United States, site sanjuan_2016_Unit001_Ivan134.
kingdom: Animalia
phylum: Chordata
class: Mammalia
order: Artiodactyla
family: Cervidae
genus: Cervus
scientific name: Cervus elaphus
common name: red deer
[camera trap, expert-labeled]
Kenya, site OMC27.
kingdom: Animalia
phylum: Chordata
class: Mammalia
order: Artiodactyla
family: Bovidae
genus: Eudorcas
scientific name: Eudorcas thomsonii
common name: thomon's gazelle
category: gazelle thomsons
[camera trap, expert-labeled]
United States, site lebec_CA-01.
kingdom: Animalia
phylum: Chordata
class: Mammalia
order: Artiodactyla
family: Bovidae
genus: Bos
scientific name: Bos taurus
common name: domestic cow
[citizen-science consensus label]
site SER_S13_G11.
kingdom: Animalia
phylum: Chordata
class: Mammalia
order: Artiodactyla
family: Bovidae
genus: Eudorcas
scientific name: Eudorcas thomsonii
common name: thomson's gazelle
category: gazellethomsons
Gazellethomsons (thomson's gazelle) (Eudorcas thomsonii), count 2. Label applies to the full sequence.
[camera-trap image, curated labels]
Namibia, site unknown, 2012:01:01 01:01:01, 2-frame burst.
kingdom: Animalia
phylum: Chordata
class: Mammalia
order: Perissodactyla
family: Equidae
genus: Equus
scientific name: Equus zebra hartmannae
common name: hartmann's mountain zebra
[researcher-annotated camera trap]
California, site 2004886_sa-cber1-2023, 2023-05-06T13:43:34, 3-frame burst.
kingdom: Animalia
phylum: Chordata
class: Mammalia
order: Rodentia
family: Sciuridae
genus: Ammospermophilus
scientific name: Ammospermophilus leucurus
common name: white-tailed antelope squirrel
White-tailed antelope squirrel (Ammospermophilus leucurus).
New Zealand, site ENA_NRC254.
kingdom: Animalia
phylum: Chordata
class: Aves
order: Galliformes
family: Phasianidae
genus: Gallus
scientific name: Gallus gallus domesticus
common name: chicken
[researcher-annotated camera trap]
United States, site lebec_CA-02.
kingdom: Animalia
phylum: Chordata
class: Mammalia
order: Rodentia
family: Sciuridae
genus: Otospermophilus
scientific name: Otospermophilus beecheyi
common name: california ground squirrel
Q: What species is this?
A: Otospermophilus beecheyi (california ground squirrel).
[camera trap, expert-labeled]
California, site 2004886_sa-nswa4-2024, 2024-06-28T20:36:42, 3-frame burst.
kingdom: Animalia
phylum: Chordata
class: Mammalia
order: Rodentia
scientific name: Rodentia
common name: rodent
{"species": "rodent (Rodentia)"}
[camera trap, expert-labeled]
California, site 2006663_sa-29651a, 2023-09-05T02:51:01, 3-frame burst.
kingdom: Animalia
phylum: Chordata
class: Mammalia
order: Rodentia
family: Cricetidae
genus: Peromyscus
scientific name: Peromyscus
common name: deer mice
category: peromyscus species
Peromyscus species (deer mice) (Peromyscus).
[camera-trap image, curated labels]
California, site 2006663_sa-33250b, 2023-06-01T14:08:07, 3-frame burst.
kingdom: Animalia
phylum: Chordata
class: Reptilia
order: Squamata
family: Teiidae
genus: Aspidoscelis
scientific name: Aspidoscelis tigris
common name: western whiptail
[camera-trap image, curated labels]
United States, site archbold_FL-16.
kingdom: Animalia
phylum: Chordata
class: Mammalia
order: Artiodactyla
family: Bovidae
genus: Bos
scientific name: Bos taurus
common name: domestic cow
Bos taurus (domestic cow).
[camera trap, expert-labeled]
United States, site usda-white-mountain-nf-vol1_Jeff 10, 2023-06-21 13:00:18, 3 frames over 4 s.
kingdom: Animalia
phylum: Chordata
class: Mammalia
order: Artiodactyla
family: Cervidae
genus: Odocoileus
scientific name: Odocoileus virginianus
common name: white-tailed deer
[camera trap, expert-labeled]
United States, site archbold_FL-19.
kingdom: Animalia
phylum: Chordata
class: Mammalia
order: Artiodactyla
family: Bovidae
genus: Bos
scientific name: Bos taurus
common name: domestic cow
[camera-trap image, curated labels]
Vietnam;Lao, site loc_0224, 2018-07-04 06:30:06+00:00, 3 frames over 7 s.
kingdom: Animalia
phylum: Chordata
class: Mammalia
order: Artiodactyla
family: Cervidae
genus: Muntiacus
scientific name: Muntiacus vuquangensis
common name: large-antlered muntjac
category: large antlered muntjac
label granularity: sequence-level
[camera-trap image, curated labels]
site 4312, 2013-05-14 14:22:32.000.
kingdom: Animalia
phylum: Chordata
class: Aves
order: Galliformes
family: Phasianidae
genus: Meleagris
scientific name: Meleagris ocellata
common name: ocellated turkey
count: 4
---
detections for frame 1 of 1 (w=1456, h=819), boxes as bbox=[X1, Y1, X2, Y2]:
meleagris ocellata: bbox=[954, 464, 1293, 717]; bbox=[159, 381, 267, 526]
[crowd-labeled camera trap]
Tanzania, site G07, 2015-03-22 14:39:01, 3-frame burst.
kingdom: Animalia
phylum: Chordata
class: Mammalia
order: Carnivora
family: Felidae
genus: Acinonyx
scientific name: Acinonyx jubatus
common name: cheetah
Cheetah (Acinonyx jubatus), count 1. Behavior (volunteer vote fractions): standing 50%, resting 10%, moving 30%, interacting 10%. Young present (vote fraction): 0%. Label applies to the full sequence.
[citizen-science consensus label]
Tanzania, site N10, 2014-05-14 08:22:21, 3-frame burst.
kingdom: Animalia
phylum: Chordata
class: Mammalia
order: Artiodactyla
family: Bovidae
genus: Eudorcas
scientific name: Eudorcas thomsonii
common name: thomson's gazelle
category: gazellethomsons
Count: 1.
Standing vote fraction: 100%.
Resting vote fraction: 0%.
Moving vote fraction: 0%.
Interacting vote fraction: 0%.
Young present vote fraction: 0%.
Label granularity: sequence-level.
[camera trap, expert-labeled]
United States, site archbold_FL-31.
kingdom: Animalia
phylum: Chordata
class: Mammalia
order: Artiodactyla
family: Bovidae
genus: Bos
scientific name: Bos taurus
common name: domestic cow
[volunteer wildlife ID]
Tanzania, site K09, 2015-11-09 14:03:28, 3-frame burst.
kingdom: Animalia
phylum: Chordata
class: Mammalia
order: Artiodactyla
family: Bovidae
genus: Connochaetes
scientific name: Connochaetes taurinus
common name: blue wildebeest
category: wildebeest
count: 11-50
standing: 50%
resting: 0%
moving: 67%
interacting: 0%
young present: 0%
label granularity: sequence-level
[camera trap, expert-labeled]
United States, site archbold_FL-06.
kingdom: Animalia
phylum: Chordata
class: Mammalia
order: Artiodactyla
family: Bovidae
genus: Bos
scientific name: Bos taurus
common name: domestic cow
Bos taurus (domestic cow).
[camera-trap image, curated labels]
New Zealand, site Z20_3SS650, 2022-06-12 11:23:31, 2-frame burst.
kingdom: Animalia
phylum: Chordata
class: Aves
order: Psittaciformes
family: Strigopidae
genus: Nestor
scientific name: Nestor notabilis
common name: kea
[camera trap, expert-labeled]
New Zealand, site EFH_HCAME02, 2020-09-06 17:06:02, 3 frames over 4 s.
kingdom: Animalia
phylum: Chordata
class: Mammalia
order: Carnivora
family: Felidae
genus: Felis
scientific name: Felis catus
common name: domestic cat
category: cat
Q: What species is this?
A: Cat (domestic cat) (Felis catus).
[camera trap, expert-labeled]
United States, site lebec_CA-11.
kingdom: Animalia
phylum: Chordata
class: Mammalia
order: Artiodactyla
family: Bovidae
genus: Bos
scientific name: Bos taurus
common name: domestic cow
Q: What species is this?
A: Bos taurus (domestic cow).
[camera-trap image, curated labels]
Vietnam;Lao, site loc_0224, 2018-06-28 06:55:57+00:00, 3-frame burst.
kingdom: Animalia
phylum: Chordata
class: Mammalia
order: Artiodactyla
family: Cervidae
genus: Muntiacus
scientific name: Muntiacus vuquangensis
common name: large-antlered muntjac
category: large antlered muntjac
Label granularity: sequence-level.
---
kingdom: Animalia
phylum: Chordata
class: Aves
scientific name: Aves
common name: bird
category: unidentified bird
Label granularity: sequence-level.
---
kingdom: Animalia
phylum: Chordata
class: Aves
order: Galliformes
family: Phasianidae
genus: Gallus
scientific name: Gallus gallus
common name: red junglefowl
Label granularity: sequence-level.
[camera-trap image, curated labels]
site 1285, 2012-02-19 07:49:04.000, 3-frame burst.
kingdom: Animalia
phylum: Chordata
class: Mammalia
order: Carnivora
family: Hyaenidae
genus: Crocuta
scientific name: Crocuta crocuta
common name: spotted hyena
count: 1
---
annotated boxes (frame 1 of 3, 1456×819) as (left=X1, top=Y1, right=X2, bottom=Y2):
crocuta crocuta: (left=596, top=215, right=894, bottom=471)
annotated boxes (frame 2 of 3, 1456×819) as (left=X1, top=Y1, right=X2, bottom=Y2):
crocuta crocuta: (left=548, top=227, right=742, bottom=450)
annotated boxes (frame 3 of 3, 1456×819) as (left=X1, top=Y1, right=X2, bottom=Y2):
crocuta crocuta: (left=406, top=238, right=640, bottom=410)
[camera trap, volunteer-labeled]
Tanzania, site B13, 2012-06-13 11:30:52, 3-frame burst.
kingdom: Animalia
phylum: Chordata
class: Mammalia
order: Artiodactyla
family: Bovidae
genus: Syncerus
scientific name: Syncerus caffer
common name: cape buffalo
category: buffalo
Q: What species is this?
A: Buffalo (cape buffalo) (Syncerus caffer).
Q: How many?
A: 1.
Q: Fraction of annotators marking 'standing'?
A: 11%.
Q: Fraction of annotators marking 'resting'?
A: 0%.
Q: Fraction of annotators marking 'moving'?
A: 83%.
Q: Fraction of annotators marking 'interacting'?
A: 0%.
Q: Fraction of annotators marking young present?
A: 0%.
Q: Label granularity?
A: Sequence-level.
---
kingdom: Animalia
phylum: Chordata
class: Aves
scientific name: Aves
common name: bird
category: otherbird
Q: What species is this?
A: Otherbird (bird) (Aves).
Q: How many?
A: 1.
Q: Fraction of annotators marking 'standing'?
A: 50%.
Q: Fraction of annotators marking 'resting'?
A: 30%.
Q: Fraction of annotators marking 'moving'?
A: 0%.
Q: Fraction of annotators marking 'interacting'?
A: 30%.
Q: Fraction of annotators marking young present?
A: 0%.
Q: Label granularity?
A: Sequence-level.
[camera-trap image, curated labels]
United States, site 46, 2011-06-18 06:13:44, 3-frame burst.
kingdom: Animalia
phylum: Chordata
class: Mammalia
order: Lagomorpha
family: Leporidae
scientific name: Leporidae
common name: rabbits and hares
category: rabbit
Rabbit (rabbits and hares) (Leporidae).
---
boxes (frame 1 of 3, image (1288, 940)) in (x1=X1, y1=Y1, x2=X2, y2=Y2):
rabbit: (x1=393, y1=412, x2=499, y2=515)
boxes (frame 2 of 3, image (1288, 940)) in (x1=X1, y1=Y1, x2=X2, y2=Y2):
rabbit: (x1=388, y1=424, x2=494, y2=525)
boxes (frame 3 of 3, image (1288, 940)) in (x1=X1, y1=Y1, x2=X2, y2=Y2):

[Required action]
Word for word, set down the lines from the beginning of the records through the line that holds "scientific name: Otospermophilus beecheyi". Leave out the rest.

[Expected answer]
United States, site sanjuan_2016_Unit001_Ivan134.
kingdom: Animalia
phylum: Chordata
class: Mammalia
order: Artiodactyla
family: Cervidae
genus: Cervus
scientific name: Cervus elaphus
common name: red deer
[camera trap, expert-labeled]
Kenya, site OMC27.
kingdom: Animalia
phylum: Chordata
class: Mammalia
order: Artiodactyla
family: Bovidae
genus: Eudorcas
scientific name: Eudorcas thomsonii
common name: thomon's gazelle
category: gazelle thomsons
[camera trap, expert-labeled]
United States, site lebec_CA-01.
kingdom: Animalia
phylum: Chordata
class: Mammalia
order: Artiodactyla
family: Bovidae
genus: Bos
scientific name: Bos taurus
common name: domestic cow
[citizen-science consensus label]
site SER_S13_G11.
kingdom: Animalia
phylum: Chordata
class: Mammalia
order: Artiodactyla
family: Bovidae
genus: Eudorcas
scientific name: Eudorcas thomsonii
common name: thomson's gazelle
category: gazellethomsons
Gazellethomsons (thomson's gazelle) (Eudorcas thomsonii), count 2. Label applies to the full sequence.
[camera-trap image, curated labels]
Namibia, site unknown, 2012:01:01 01:01:01, 2-frame burst.
kingdom: Animalia
phylum: Chordata
class: Mammalia
order: Perissodactyla
family: Equidae
genus: Equus
scientific name: Equus zebra hartmannae
common name: hartmann's mountain zebra
[researcher-annotated camera trap]
California, site 2004886_sa-cber1-2023, 2023-05-06T13:43:34, 3-frame burst.
kingdom: Animalia
phylum: Chordata
class: Mammalia
order: Rodentia
family: Sciuridae
genus: Ammospermophilus
scientific name: Ammospermophilus leucurus
common name: white-tailed antelope squirrel
White-tailed antelope squirrel (Ammospermophilus leucurus).
New Zealand, site ENA_NRC254.
kingdom: Animalia
phylum: Chordata
class: Aves
order: Galliformes
family: Phasianidae
genus: Gallus
scientific name: Gallus gallus domesticus
common name: chicken
[researcher-annotated camera trap]
United States, site lebec_CA-02.
kingdom: Animalia
phylum: Chordata
class: Mammalia
order: Rodentia
family: Sciuridae
genus: Otospermophilus
scientific name: Otospermophilus beecheyi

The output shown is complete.